EXTRAIT:
::::::::::
Affirmer qu’il n’est de bons chiens que dans telle race est
une contre-vérité. Dire que telle race est supérieure à telle autre quant au
nez et à l’allure est une vérité dans certains cas, mais de valeur relative.
Établir une échelle de valeurs absolues entre diverses races est établir une
appréciation qui dépend du tempérament et des goûts de chacun, du terrain où
l’on chasse, de la façon de chasser et des aptitudes que l’on a à conduire un
chien d’arrêt. On peut aussi trouver des chiens de différentes races égaux en
qualités comme en défauts. Enfin, les qualités relatives d’un chien sont aussi
fonction de l’idée que s’en font les utilisateurs.
On peut diviser les chasseurs en deux grandes
catégories : ceux qui chassent en escouades disciplinées, encadrées et
orientées, c’est-à-dire la plupart des actionnaires des chasses privées, et
ceux qui chassent seuls et libres de leurs pas. Pour les premiers, l’usage d’un
chien d’arrêt nécessite un dressage strict ou une obéissance naturelle ;
un chien qui court d’un chasseur à l’autre gêne les voisins ; s’il force
le gibier, il compromet la chasse de tous ; un chien parfaitement dressé
se trouvera souvent en compagnie de chiens qui le sont moins ; il aura
vite fait de gambader avec ces derniers et de se rendre aussi insupportable
qu’eux ; trois ou quatre chiens indisciplinés (et tous le deviennent en
compagnie), qu’ils soient de grande ou courte quête, devant une ligne de
chasseurs sont pour ceux-ci un vrai fléau. D’ailleurs, ces chasseurs, opérant
pratiquement en battue, lèvent eux-mêmes la plupart du gibier sans le secours
d’un chien, et, pour un tel genre de chasse, un simple retriever paraît le
serviteur suffisant et le plus pratique.
Pour le chasseur ne pratiquant que ce genre de chasse en
plaine, le choix d’un chien d’arrêt importe donc assez peu, car tous seront
neuf fois sur dix insupportables pour la communauté. Au bois, pour cette chasse
en ligne, un chien est cependant fort utile pour lever les lapins et les
faisans blottis sous les ronciers ; seul un chien de quête très restreinte
est pratiquement supportable, et gare aux accidents ...
::::::::::
PETIT EXERCICE A: Mets à jour les entrées enregistrées en remplaçant "chair backrest" par "chair back" et en gardant tout le reste identique. Reprends seulement les lignes qui commencent à celle contenant "Which would you pick from" et vont jusqu'à la fin des entrées, sans les images.

[Entrées enregistrées]
::::::::::
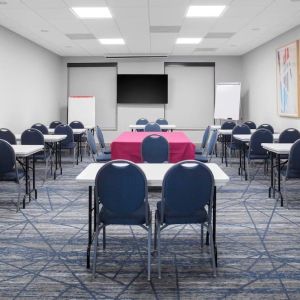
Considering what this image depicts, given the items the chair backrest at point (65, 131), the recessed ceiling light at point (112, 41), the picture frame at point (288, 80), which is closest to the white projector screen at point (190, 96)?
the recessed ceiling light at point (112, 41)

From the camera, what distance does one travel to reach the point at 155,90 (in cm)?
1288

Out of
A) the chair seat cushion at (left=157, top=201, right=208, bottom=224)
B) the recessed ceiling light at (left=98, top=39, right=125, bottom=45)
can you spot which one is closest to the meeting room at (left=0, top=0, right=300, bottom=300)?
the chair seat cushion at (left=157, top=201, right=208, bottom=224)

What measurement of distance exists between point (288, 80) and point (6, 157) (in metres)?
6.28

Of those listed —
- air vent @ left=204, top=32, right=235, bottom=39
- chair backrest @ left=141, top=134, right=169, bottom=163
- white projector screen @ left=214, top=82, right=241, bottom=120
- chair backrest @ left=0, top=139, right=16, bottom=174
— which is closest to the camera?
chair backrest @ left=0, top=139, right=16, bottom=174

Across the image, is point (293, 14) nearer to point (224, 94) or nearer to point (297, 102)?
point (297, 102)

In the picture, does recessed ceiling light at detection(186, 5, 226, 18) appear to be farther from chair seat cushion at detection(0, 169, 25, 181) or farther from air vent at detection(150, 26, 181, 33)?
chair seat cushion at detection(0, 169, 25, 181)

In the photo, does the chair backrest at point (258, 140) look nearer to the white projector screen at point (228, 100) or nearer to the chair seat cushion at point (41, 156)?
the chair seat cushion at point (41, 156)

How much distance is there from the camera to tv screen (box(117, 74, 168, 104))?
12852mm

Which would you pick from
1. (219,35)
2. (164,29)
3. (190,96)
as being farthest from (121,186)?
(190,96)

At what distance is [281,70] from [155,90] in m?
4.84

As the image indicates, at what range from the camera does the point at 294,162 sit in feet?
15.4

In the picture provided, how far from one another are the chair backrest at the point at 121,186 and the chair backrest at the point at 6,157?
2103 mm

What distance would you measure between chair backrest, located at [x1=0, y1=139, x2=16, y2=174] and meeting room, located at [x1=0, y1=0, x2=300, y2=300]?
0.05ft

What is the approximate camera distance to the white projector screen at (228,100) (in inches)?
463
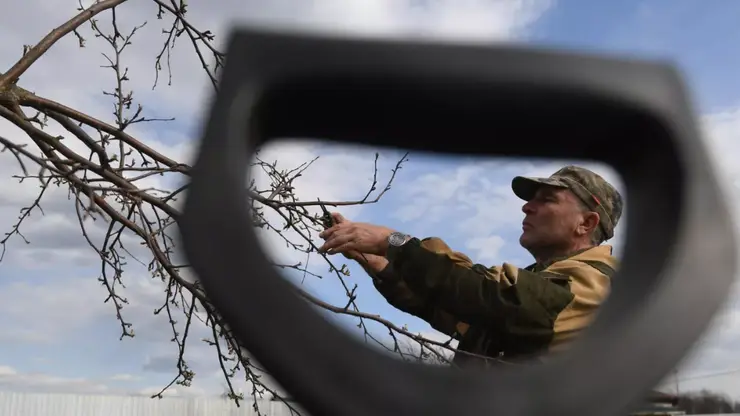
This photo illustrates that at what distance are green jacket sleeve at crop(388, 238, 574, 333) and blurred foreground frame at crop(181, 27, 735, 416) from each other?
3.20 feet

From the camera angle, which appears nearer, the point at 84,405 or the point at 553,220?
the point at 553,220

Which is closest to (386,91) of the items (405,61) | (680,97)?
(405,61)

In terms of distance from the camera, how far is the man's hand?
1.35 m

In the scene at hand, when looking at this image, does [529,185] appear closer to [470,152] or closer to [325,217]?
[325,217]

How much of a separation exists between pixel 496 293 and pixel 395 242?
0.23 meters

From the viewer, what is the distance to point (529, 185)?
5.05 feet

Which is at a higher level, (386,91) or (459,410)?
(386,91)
::::::::::
PETIT EXERCICE B: Prolonge le texte sur le choix d'un chien d'arrêt à partir de l'endroit où il s'arrête.

RÉSULTAT ATTENDU A:
Which would you pick from
1. (219,35)
2. (164,29)
3. (190,96)
as being farthest from (121,186)?
(190,96)

At what distance is [281,70] from [155,90] in m?
4.84

As the image indicates, at what range from the camera does the point at 294,162 sit in feet?
15.4

In the picture provided, how far from one another are the chair back at the point at 121,186 and the chair back at the point at 6,157?
2103 mm

What distance would you measure between chair back, located at [x1=0, y1=139, x2=16, y2=174] and meeting room, located at [x1=0, y1=0, x2=300, y2=300]?
0.05ft

What is the approximate camera distance to the white projector screen at (228,100) (in inches)?
463
This photo illustrates that at what distance are green jacket sleeve at crop(388, 238, 574, 333) and blurred foreground frame at crop(181, 27, 735, 416) from each other?
3.20 feet

From the camera angle, which appears nearer, the point at 84,405 or the point at 553,220?
the point at 553,220

Which is closest to (386,91) of the items (405,61) | (680,97)?
(405,61)

In terms of distance from the camera, how far is the man's hand?
1.35 m

In the scene at hand, when looking at this image, does [529,185] appear closer to [470,152] or closer to [325,217]?
[325,217]

How much of a separation exists between pixel 496 293 and pixel 395 242?
0.23 meters

From the viewer, what is the distance to point (529, 185)?
5.05 feet

Which is at a higher level, (386,91) or (459,410)?
(386,91)

RÉSULTAT ATTENDU B:
En vérité, le chien d’arrêt est destiné au chasseur chassant
seul ; il n’est pas un instrument collectif et perd toujours la plus
grande partie de ses qualités quand il se trouve en compagnie d’autres chiens,
fussent-ils tous bien dressés ; la jalousie est difficile à refréner. Le
chasseur et le chien doivent former une équipe complète, tous deux étant
étroitement liés par une compréhension mutuelle et totale. C’est faute d’y
parvenir qu’un chien est souvent sous-estimé ; c’est pour y parvenir qu’un
choix préalable s’impose. Ce choix se trouve simplifié pour le chasseur ne
pratiquant qu’un seul genre de chasse sur un même terrain, et il ne commettra
pas d’erreur de principe au départ en choisissant un galopeur s’il ne chasse
qu’en Beauce, un chien calme et bien fourré s’il ne chasse que dans les
marécages, ou un de ces chiens réputés aptes à toutes chasses, à tous gibiers
et tous terrains, et surnommés « bonnes à tout faire », s’il chasse
en terrains variés, accidentés, couverts et morcelés.
Nous disons une « erreur de principe », mais il
commettra peut-être une erreur de pratique si son choix n’est influencé que par
ce qu’il a lu ou entendu dire de la race qu’il a choisie, sans tenir compte de
sa conception personnelle de la chasse, de son tempérament et de ses aptitudes
à conduire un chien d’arrêt.
A-t-il opté pour un de ces grands galopeurs dont le nez est
généralement à la mesure de leur vitesse ? Est-il bien sûr de savoir s’en
servir ? Ne va-t-il pas grossir les rangs de ces nombreux chasseurs qui
passent leur journée à siffler et s’époumoner pour maîtriser leur chien,
lequel, comprenant bien l’incapacité de son maître, s’en donne à cœur joie et
met en quelques bonds tout le gibier de la plaine à l’essor sans permettre un
seul coup de fusil ?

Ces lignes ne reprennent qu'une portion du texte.